Cara lain dalam memandang konsep anti-cathexis adalah dengan
memandangnya sebagai internal frustration. Daya yang menentang itu menghambat*
pelepasan ketegangan. Jenis penghambatan ini [frustration] harus dibedakan dari
jenis lain yang disebut external frustration. Dalam external frustration
objek-tujuan tidak bisa didapatkan karena alasan-alasan yang tak dapat
dikontrol orang. Orang mungkin ingin makanan, tapi jika tak ada makanan di
sekitarnya atau jika dia dihindarkan dari mendapatkannya, laparnya itu akanlah
tetap tak terpuaskan. External frustration is a state of of privation or
deprivation, sementara internal frustration adalah penghambatan batiniah.
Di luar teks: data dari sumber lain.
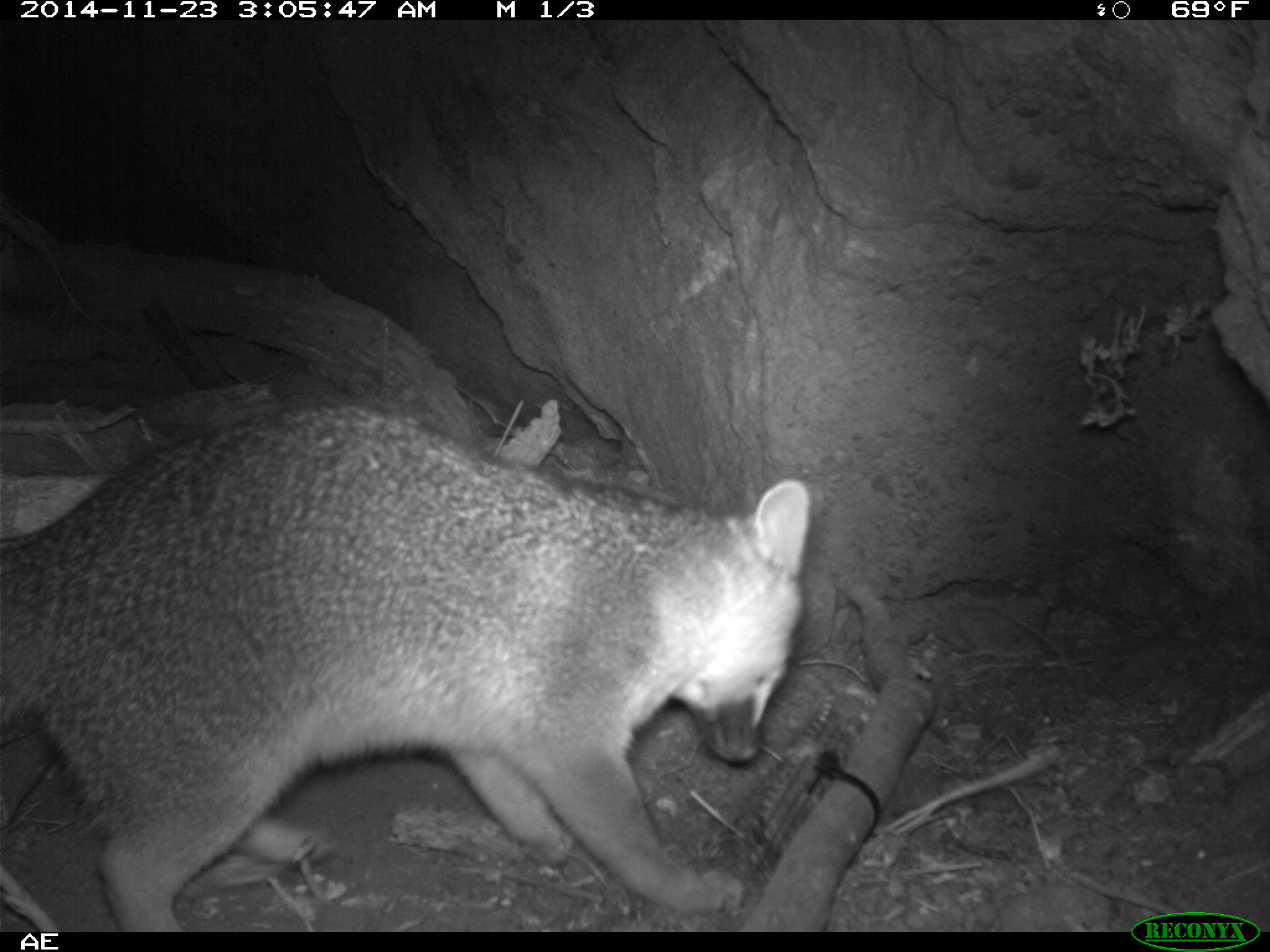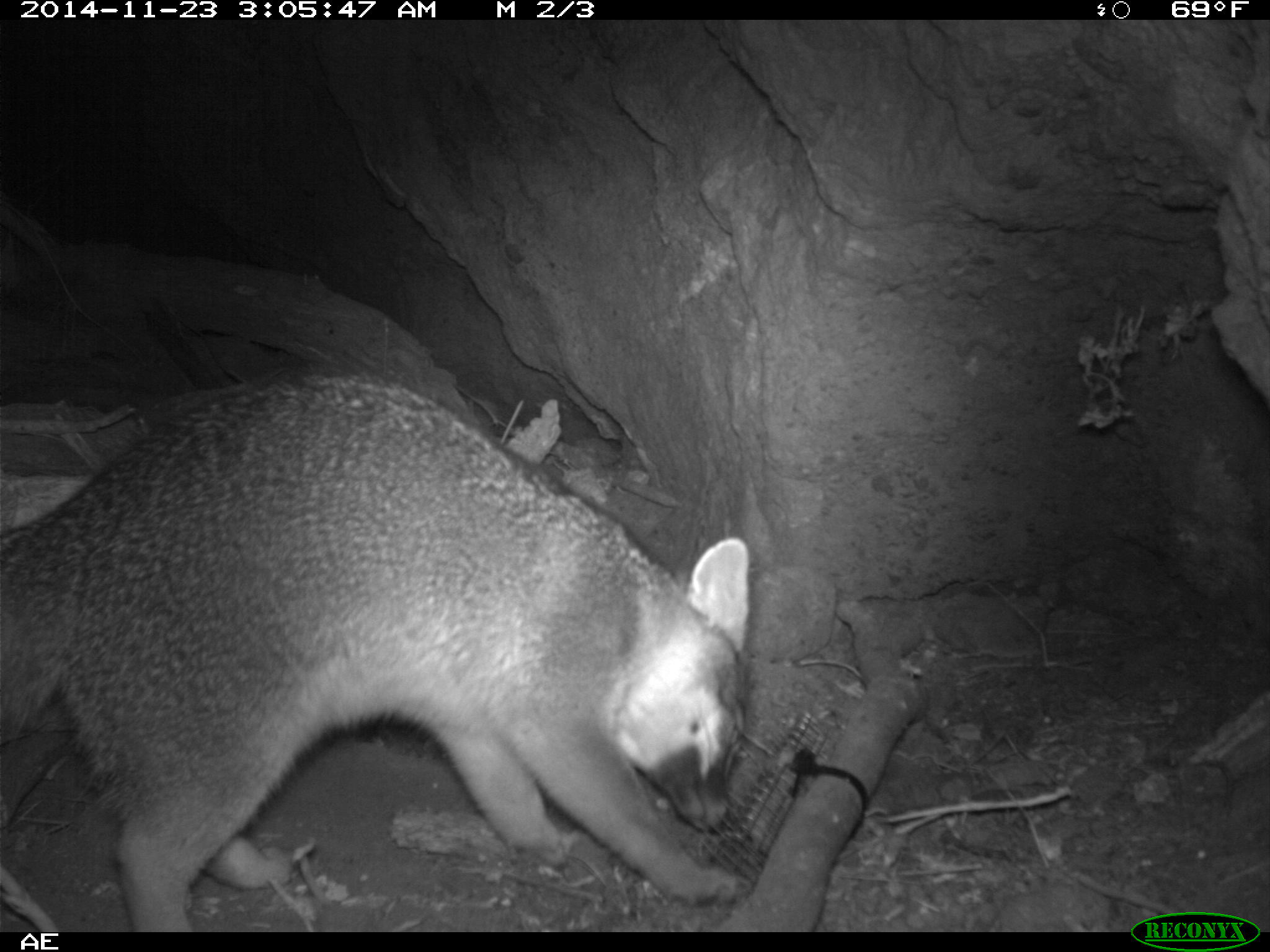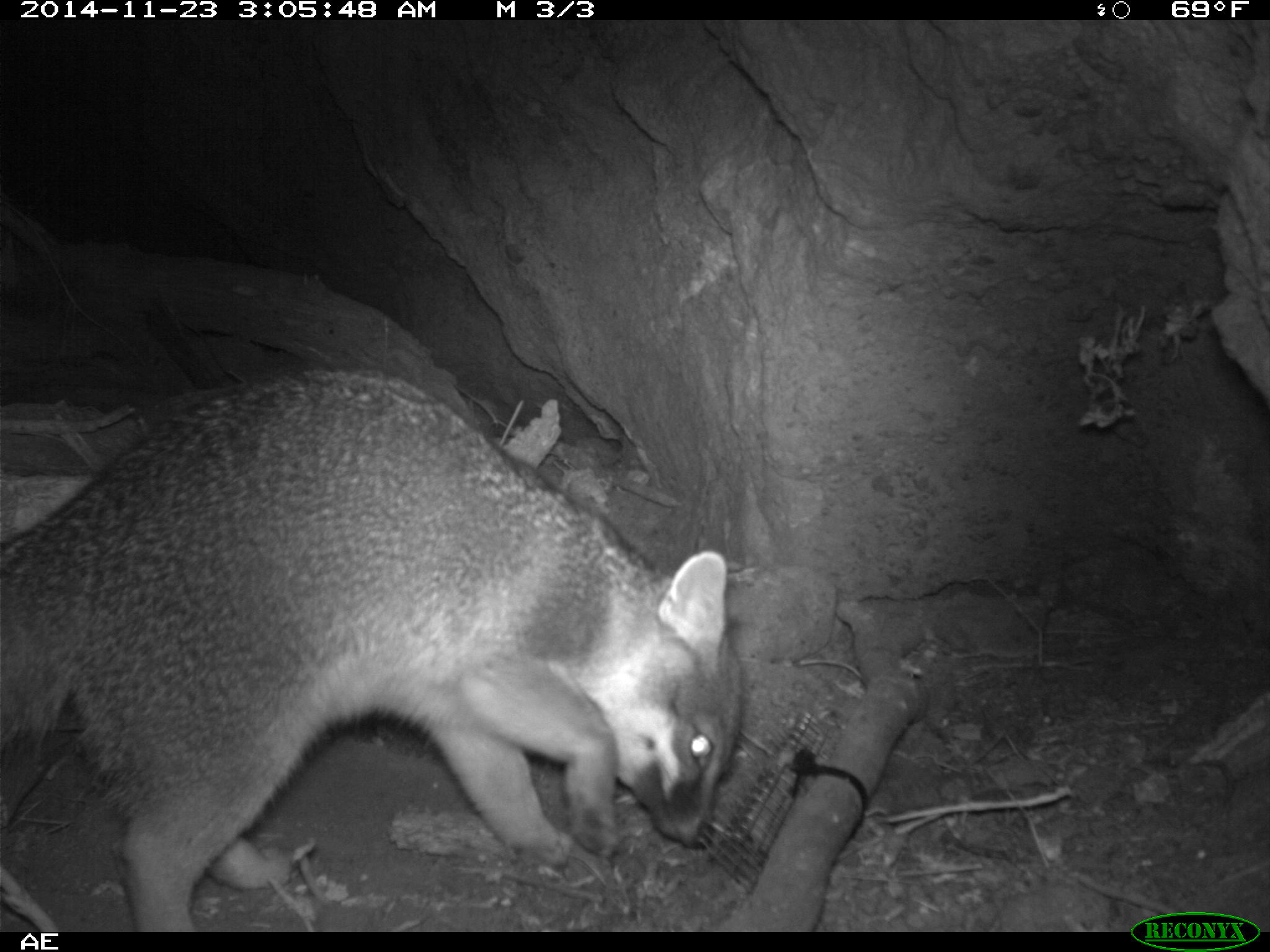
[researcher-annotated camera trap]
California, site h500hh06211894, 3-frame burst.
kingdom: Animalia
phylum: Chordata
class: Mammalia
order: Carnivora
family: Canidae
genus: Urocyon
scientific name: Urocyon littoralis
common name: island fox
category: fox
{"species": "fox (island fox) (Urocyon littoralis)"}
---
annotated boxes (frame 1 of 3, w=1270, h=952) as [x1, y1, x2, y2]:
fox: [0, 395, 811, 932]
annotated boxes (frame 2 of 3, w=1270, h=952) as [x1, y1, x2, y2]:
fox: [0, 374, 753, 929]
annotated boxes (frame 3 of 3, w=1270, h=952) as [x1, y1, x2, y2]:
fox: [0, 367, 742, 933]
Ketika orang ingin melakukan sesuatu tapi ada rintangan eksternal menghadang
jalannya, itu adalah external
frustration. Jika orang ingin melakukan sesuatu tapi ego atau superegonya
berusaha menghalanginya dalam melakukan hal itu, itu adalah internal
frustration.
Freud mengamati bahwa internal frustration (anti-cathexis)
tidaklah ada sampai external frustration menyiapkan dasar-dasar bagi
kemunculannya. Artinya, orang harus mengalami privation atau deprivation
terlebih dulu sebelum dia bisa mengembangkan kontrol-kontrol batiniah. Dalam
kasus superego, misalnya, anak tidaklah mengembangkan disiplin-diri sampai dia
telah memiliki kesempatan untuk mengidentifikasikannya dengan larangan-larangan
moral orangtuanya. Seorang anak harus belajar apa yang buruk dengan mengalami
pemberian hukuman sebelum dia bisa memapankan kontrol batiniahnya atas
prilaku-prilakunya.
Konsep tentang daya-daya mendorong dan menghambat ini
memampukan kita memahami kenapa kita berpikir dan bertindak seperti yang kita
lakukan. Umumnya, jika daya-daya pendorong lebih kuat daripada kekuatan yang
menghambat, beberapa tindakan akan berlangsung atau beberapa gagasan akan
menjadi conscious [sadar]. Jika anti-cathex lebih berat daripada cathex,
tindakan atau pikiran itu akan direpresi. Akan tetapi, bahkan jika
anti-cathexis tidak ada/hadir, proses mental bisa saja amat lemah dalam
kandungan energinya sehingga kesadaran atau tindakan itu tidak mengejawantah.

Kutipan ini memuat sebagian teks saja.